**Exercise objective**
Your response to the data below should hold nothing except the lines from the one containing "Red Gold Glitter" down to the one containing "thumbnail video image", reproduced exactly and without pictures.

**Dataset entries**
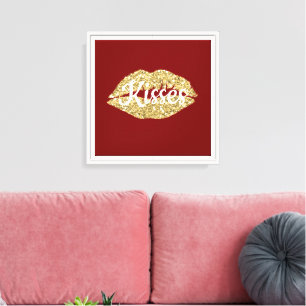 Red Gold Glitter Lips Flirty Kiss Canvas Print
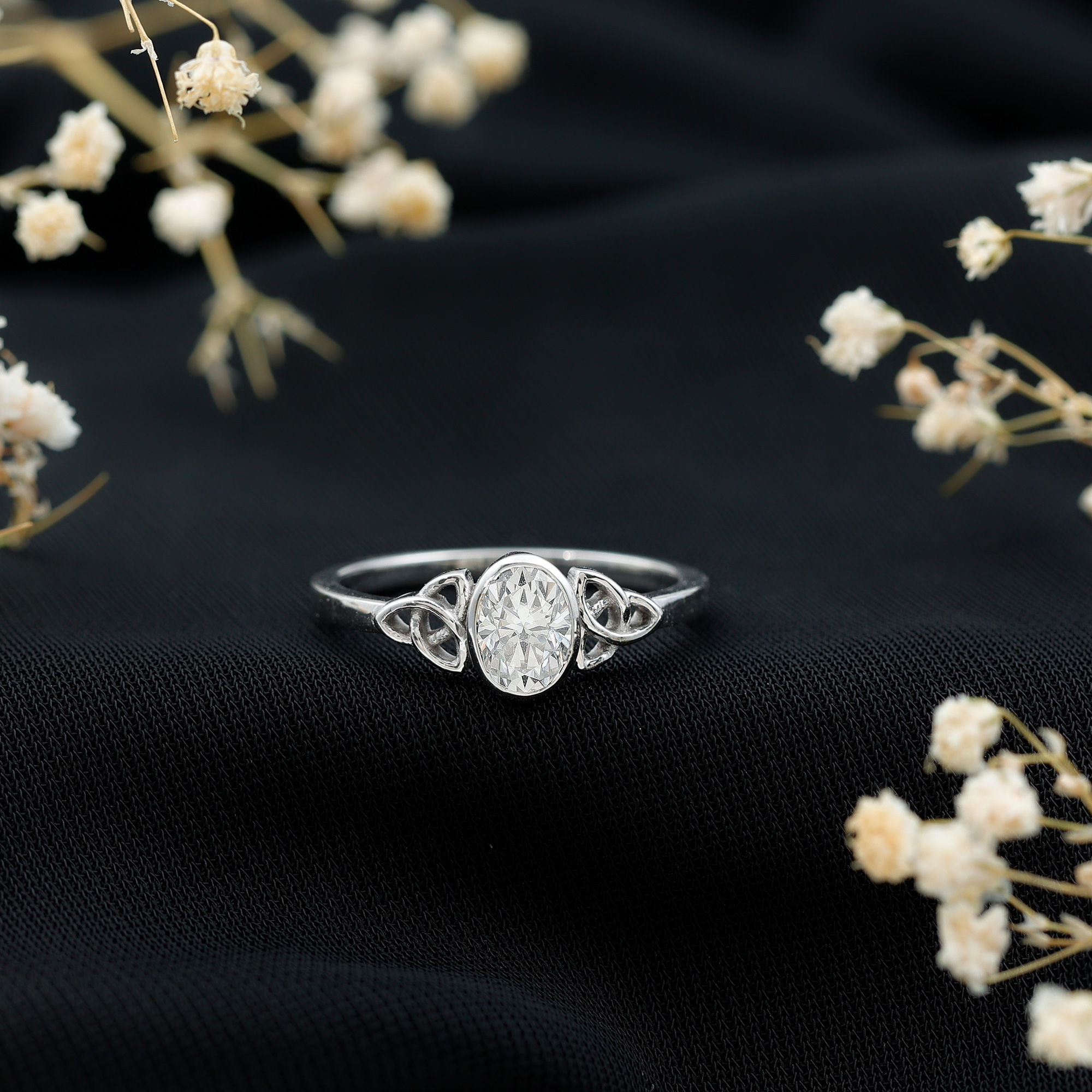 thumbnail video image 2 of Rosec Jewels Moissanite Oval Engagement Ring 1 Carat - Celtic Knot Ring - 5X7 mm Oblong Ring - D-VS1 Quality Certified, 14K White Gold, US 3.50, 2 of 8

--

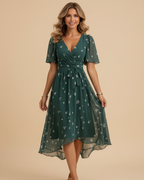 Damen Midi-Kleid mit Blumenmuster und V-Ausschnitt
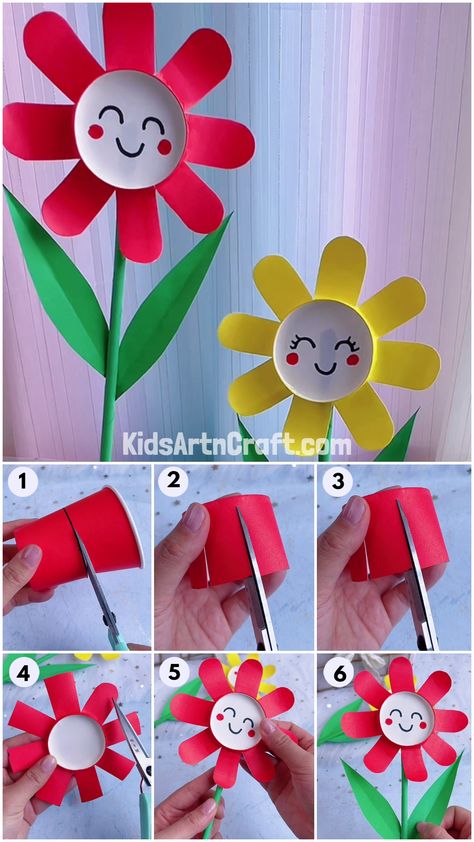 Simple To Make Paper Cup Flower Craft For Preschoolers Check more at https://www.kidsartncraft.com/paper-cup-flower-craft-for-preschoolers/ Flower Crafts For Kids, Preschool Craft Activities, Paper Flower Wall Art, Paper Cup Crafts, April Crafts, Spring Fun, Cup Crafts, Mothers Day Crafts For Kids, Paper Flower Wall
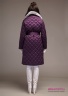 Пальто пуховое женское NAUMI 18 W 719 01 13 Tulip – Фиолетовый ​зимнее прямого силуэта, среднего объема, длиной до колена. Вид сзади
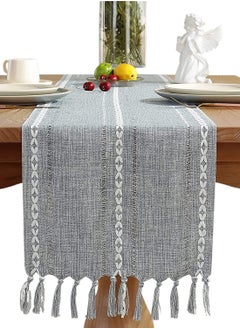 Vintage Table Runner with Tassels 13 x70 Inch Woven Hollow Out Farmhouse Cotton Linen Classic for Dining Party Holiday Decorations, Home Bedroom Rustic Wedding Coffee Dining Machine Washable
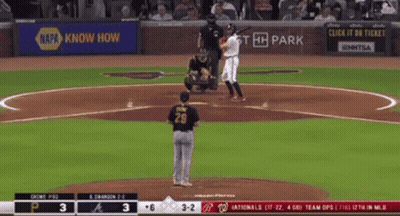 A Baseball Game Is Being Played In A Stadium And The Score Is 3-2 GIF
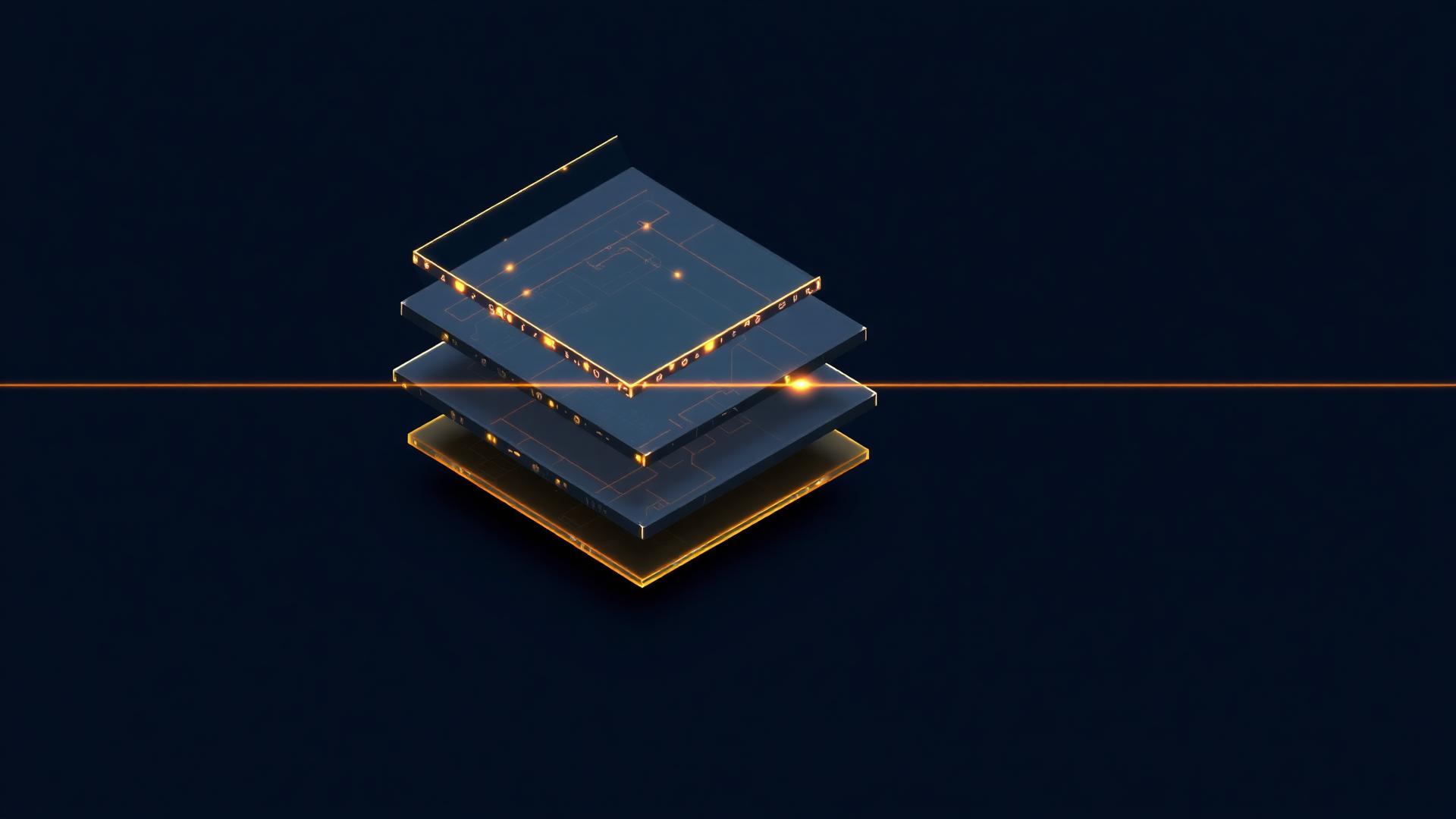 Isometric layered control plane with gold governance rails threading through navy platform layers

**Exercise response**
 Red Gold Glitter Lips Flirty Kiss Canvas Print
 thumbnail video image 2 of Rosec Jewels Moissanite Oval Engagement Ring 1 Carat - Celtic Knot Ring - 5X7 mm Oblong Ring - D-VS1 Quality Certified, 14K White Gold, US 3.50, 2 of 8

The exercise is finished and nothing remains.